La présence d’une syllabe orthographique a également été démontrée chez les
enfants. Kandel, Hérault, Grosjacques, Lambert et Fayol (2009) ont pour cela demandé à des
enfants de CE2, CM1 et de CM2 de copier des mots dans une écriture cursive. Les mots
copiés étaient : soit phonologiquement monosyllabiques et orthographiquement
bisyllabiques – avec e muet (e.g. barque – bar.que), soit phonologiquement et
orthographiquement bisyllabiques – sans e muet (e.g. bal.con). La durée d’écriture de chaque
trait
22et la fluence de ces traits étaient analysées (Figure 4). Pour cela, les mots étaient
segmentés en lettres. L’analyse de la durée des traits a révélé une augmentation de cette
durée due à la frontière syllabique pour les mots sans e muet mais aussi pour les mots avec
un e muet et ceci, quel que soit le niveau scolaire de l’enfant. Concernant la fluence
d’écriture, une augmentation de la durée du trait a été retrouvée à la frontière syllabique pour
les deux types de mots. Les mots avec un e muet (phonologiquement monosyllabiques et
orthographiquement bisyllabiques) ayant la même segmentation que les mots sans e muet
(phonologiquement et orthographiquement bisyllabiques), cela suggère que les mots avec
un e muet seraient traités comme des mots de deux syllabes. La segmentation des syllabes
est donc orthographique dès le CE2 et le reste pendant l’automatisation de l’écriture en CM1
et en CM2. Ainsi, bien qu’il existe pour le moment très peu de recherches sur la question,
les premiers résultats semblent tous indiquer l’existence d’une syllabe orthographique, ce
qui refléterait la (relative) autonomie de la récupération des codes orthographiques par
rapport à la phonologie.
22Il s’agit d’un trait constitutif d’une lettre ce qui est délimité par la présence de ralentissements successifs
dans l’écriture avant et après ce trait.

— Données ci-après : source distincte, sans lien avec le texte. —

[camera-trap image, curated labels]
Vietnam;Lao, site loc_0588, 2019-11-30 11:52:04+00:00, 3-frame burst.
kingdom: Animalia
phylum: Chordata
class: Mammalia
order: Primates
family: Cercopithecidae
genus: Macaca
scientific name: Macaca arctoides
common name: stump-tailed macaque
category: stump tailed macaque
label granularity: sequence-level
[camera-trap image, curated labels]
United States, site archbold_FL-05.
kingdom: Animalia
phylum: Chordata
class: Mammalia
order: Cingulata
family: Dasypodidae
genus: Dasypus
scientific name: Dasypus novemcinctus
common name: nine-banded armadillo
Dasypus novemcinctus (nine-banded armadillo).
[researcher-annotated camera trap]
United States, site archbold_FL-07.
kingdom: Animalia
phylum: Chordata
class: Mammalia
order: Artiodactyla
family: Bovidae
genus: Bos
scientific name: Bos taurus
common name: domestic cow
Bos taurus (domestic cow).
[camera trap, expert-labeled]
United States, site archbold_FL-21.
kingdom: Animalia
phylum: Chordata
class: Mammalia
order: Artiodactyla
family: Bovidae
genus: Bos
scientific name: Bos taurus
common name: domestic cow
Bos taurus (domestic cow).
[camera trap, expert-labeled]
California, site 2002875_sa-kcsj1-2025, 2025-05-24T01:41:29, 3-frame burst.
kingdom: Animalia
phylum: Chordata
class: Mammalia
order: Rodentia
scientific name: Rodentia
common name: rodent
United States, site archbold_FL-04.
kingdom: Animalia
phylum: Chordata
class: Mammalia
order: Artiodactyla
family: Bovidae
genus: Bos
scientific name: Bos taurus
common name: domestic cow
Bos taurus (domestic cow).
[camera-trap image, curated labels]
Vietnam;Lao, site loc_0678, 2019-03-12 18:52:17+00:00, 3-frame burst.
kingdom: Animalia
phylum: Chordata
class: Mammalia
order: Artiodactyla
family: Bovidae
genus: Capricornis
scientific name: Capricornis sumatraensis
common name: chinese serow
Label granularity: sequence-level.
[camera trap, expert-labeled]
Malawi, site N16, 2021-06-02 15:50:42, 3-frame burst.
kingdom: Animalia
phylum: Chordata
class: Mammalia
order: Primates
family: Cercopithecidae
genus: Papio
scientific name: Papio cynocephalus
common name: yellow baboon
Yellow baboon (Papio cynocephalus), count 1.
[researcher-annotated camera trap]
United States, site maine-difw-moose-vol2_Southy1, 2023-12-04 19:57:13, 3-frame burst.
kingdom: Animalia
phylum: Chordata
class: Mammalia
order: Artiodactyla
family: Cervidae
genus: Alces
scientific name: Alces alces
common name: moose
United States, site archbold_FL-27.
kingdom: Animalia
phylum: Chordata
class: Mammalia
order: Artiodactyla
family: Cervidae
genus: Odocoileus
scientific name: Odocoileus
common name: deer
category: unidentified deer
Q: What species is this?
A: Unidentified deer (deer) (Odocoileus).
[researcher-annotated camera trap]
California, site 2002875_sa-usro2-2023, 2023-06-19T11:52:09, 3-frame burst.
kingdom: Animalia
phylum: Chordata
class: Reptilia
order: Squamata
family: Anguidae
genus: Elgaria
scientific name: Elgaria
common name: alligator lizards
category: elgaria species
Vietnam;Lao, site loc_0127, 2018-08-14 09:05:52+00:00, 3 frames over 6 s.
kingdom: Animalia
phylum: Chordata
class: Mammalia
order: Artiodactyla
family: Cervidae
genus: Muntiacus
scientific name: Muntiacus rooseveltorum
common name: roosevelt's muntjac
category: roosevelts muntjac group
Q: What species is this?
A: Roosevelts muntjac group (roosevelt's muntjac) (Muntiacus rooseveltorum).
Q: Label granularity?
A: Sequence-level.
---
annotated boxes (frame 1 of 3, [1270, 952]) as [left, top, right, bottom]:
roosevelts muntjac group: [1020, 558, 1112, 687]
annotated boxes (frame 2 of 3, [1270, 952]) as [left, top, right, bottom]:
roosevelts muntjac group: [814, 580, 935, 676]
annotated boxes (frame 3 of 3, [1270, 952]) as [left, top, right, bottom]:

Si l’on prend l’exemple de la lettre a, elle est constituée de quatre traits.
Un premier trait est descendant pour commencer la boucle du a, puis le deuxième ascendant pour terminer de former la boucle du a, un troisième redescend pour former une pente qui termine de former la lettre et enfin une dernière courbe ascendante est tracée pour lier la lettre à la suivante.